China steel prices fell for a third session on Wednesday as the country's manufacturing sector posted its weakest growth in more than two years, even as a key steelmaking hub was reported to have issued a pollution alert requiring mills to halve output. The most active construction steel rebar contract on the Shanghai Futures Exchange for January delivery, closed down 1.2 percent at 4,127 yuan ($592.19) a tonne, after hitting a one-week low of 4,113 yuan earlier in the session.

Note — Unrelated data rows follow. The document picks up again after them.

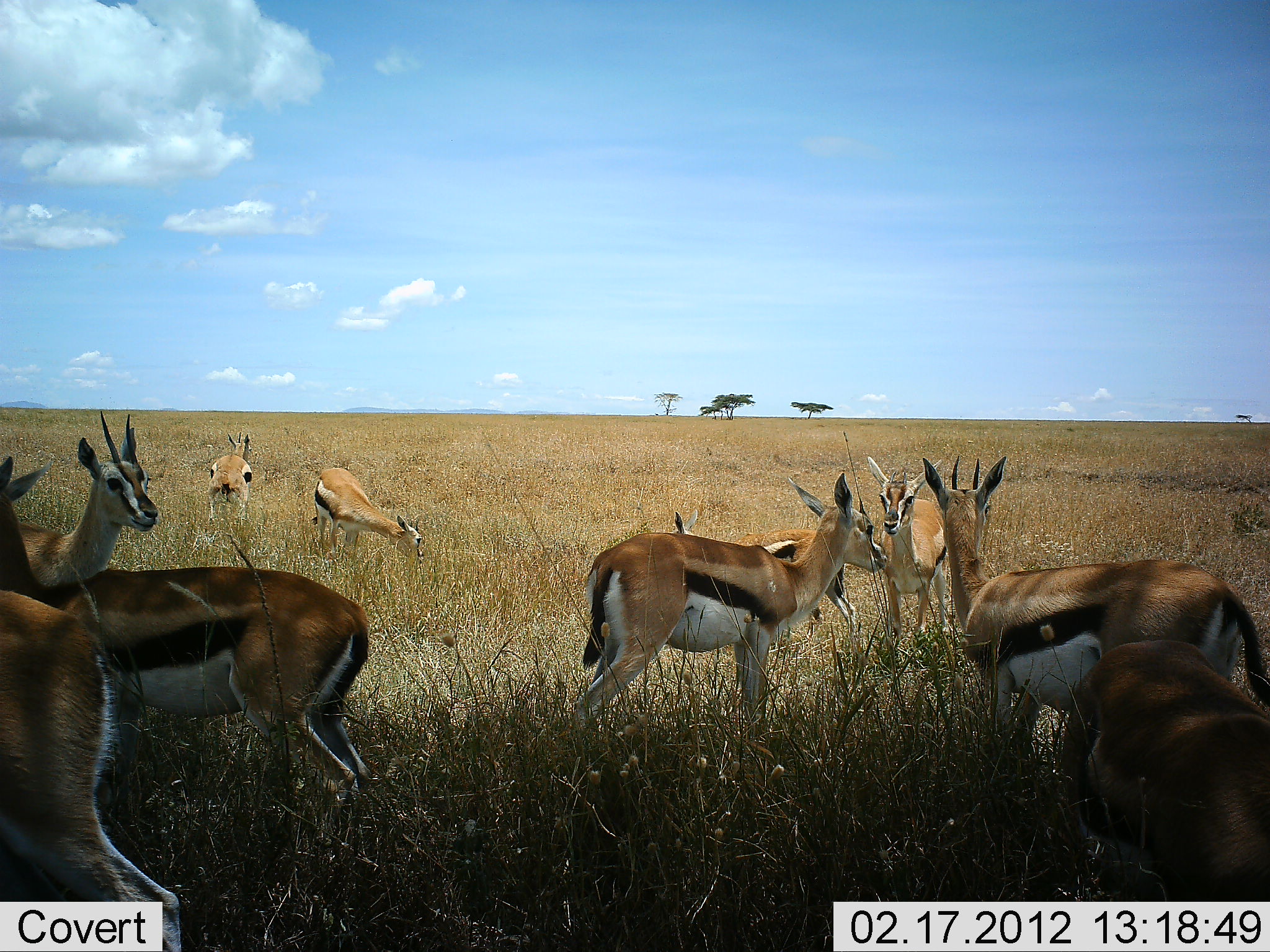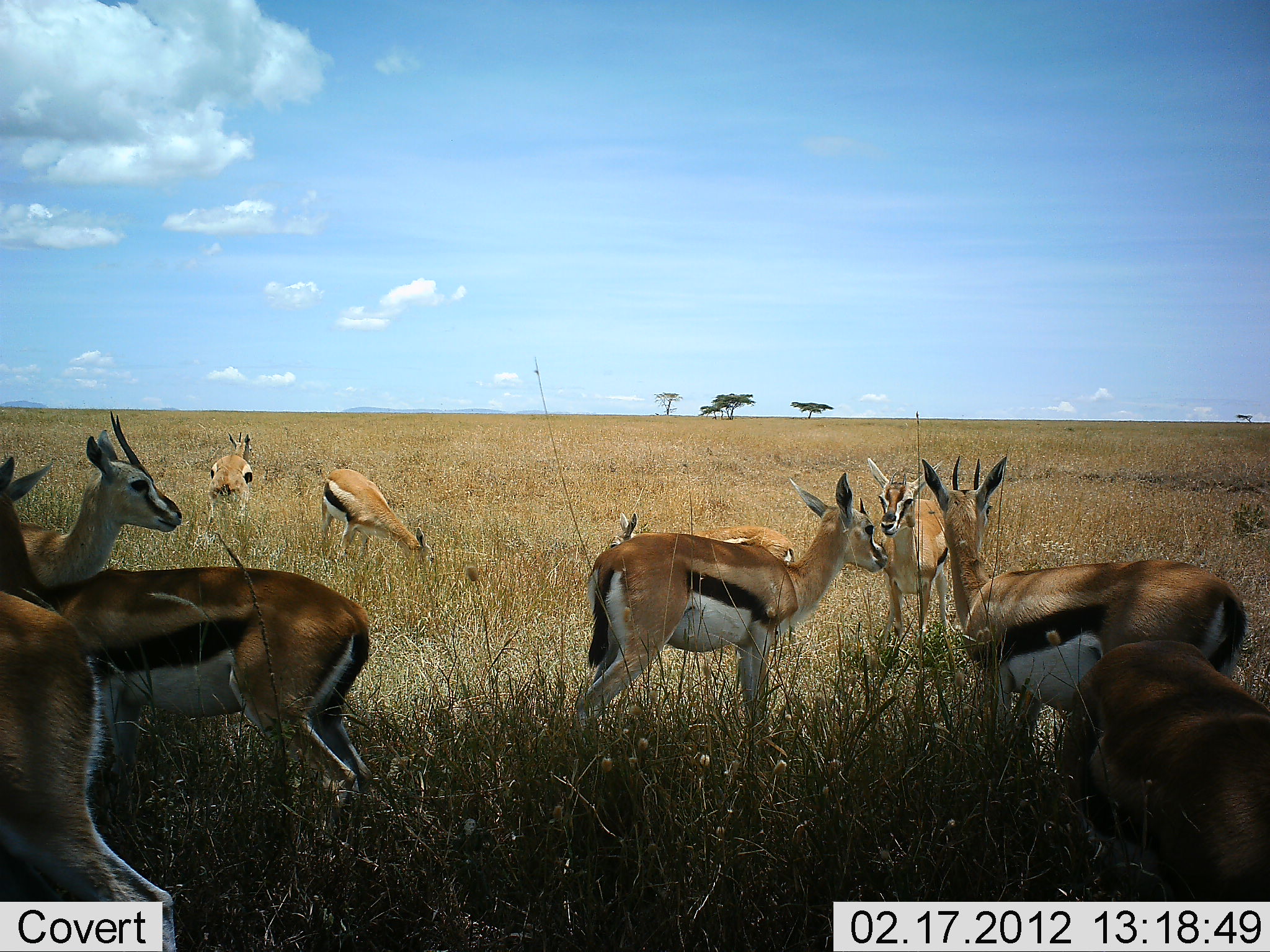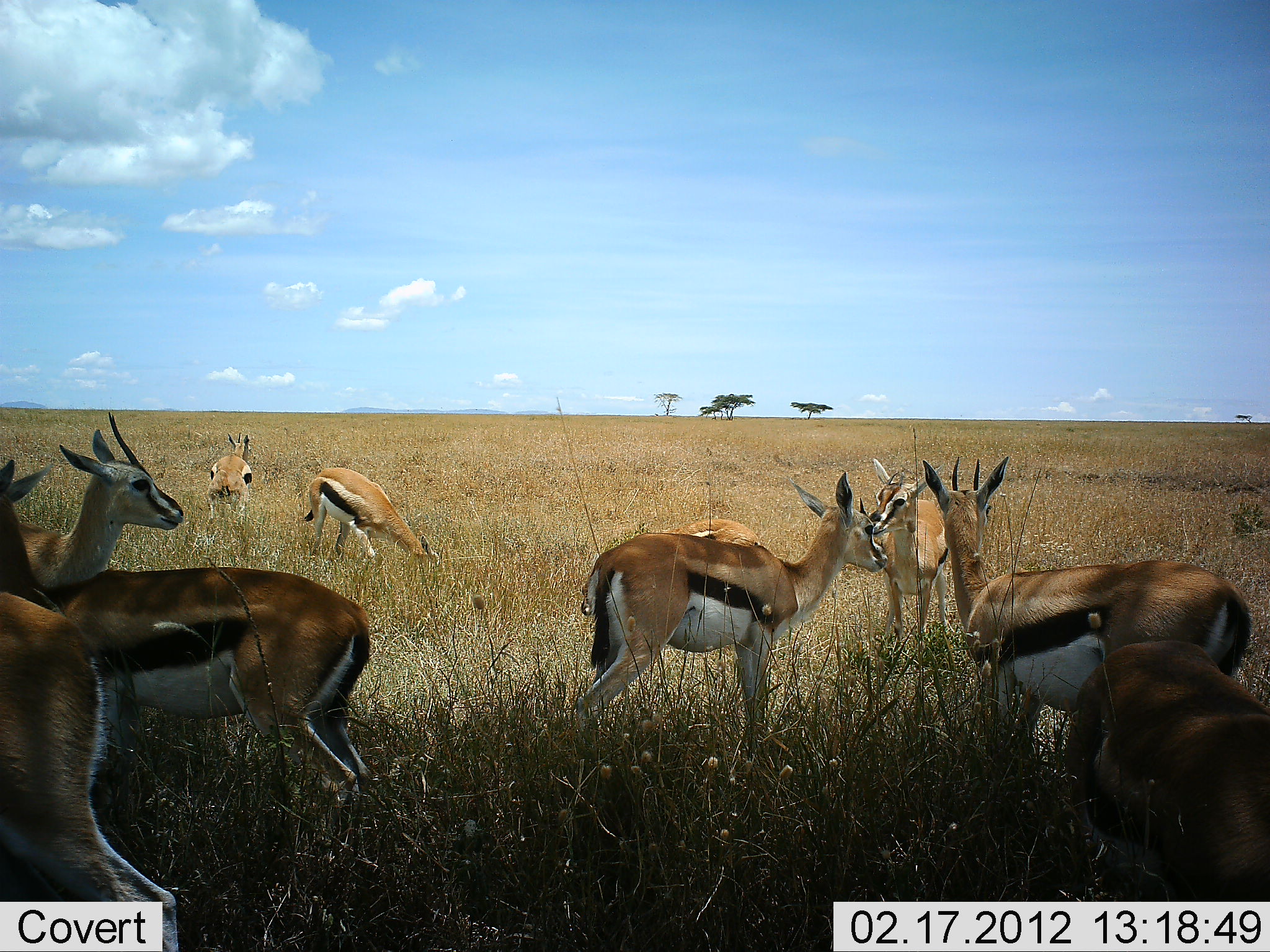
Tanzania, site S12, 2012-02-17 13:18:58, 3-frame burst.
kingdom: Animalia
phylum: Chordata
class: Mammalia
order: Artiodactyla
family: Bovidae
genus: Eudorcas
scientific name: Eudorcas thomsonii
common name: thomson's gazelle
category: gazellethomsons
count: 10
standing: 93%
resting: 14%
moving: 14%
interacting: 7%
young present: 7%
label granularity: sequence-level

Hot-rolled steel coil also declined, shedding as much as 2.9 percent to 3,751 yuan a tonne, the weakest since July 9, before closing down 1.6 percent at 3,802 yuan for a 1.4 percent monthly drop. Steel prices are diverging, with those for long products used in construction, such as rebar, remaining very high, whereas prices of flat steel products such as hot-rolled coil are "kind of weak because of the slowdown in manufacturing activity," said Richard Lu, an analyst at CRU in Beijing.
China's official Purchasing Managers' Index (PMI) fell to 50.2 in October, the lowest since July 2016 and down from 50.8 in September, on a sign of deepening cracks in the economy from an intensifying trade war with the United States. Meanwhile, the steelmaking hub of Handan is one of three cities in China's northern province of Hebei to have issued 'orange' pollution alerts, the state-backed Hebei Daily reported.
Handan, Xingtai and provincial capital Shijiazhuang are set to enforce emergency smog reduction measures from 6 p.m. local time (1000 GMT) on Wednesday until further notice, the newspaper reported. Ferrous prices also cut losses on concerns there could be similar action in top steel city Tangshan Under an orange alert, the second-highest warning behind red in China's four-tier system, steel mills must halve their output, while coal-fired power utilities must operate at "minimum" levels.
Among steelmaking raw materials, iron ore futures on the Dalian Commodity Exchange closed down 0.8 percent at 533.5 yuan a tonne, notching a second day of falls after hitting a seven-month high on Monday. Iron ore gained 8.1 percent over October, its best month since November 2017, on lower shipments from miner Rio Tinto. Dalian coke futures closed down 0.4 percent on Wednesday, while coking coal lost 0.3 percent.